§ TO BE DONE:
Can you rewrite the rows as a JSON list of strings, one string per line and no blank lines, starting at the line containing "Among the things" and ending at the last line of the rows?

====== PROVIDED ENTRIES

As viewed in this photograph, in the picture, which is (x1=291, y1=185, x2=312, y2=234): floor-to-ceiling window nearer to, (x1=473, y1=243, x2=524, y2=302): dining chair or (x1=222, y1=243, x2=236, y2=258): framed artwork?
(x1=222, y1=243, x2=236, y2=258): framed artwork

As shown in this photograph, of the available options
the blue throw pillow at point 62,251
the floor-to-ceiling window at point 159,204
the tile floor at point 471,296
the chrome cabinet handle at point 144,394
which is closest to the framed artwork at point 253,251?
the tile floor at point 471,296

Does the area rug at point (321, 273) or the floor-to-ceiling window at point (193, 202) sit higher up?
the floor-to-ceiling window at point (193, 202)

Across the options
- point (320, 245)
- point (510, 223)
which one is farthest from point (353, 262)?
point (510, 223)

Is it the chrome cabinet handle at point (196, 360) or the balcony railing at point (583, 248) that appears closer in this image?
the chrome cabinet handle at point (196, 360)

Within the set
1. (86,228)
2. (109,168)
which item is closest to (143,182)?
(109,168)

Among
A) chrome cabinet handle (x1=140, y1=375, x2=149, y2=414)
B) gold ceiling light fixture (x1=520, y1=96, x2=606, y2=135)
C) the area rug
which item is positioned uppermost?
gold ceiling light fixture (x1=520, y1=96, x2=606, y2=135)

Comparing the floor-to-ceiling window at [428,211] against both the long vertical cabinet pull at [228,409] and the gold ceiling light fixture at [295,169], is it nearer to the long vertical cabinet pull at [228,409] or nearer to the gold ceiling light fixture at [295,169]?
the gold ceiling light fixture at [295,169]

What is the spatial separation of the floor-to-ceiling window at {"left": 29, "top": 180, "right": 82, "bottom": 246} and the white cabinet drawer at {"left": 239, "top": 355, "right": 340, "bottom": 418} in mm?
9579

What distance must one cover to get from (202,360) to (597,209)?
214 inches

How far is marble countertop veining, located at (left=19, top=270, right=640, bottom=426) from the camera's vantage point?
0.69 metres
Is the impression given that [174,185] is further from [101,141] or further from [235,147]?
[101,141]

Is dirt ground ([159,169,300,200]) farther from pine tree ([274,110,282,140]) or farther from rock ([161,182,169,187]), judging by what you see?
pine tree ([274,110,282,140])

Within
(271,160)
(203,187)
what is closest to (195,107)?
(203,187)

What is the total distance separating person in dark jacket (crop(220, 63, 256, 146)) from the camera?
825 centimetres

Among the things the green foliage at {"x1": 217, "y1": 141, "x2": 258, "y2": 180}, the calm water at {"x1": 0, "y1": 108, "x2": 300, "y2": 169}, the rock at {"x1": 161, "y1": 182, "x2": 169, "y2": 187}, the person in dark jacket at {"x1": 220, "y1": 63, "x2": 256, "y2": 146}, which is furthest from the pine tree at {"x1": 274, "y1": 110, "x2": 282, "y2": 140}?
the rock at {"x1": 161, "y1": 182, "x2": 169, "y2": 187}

============

§ REPLY:
[
  "Among the things the green foliage at {\"x1\": 217, \"y1\": 141, \"x2\": 258, \"y2\": 180}, the calm water at {\"x1\": 0, \"y1\": 108, \"x2\": 300, \"y2\": 169}, the rock at {\"x1\": 161, \"y1\": 182, \"x2\": 169, \"y2\": 187}, the person in dark jacket at {\"x1\": 220, \"y1\": 63, \"x2\": 256, \"y2\": 146}, which is furthest from the pine tree at {\"x1\": 274, \"y1\": 110, \"x2\": 282, \"y2\": 140}?",
  "the rock at {\"x1\": 161, \"y1\": 182, \"x2\": 169, \"y2\": 187}"
]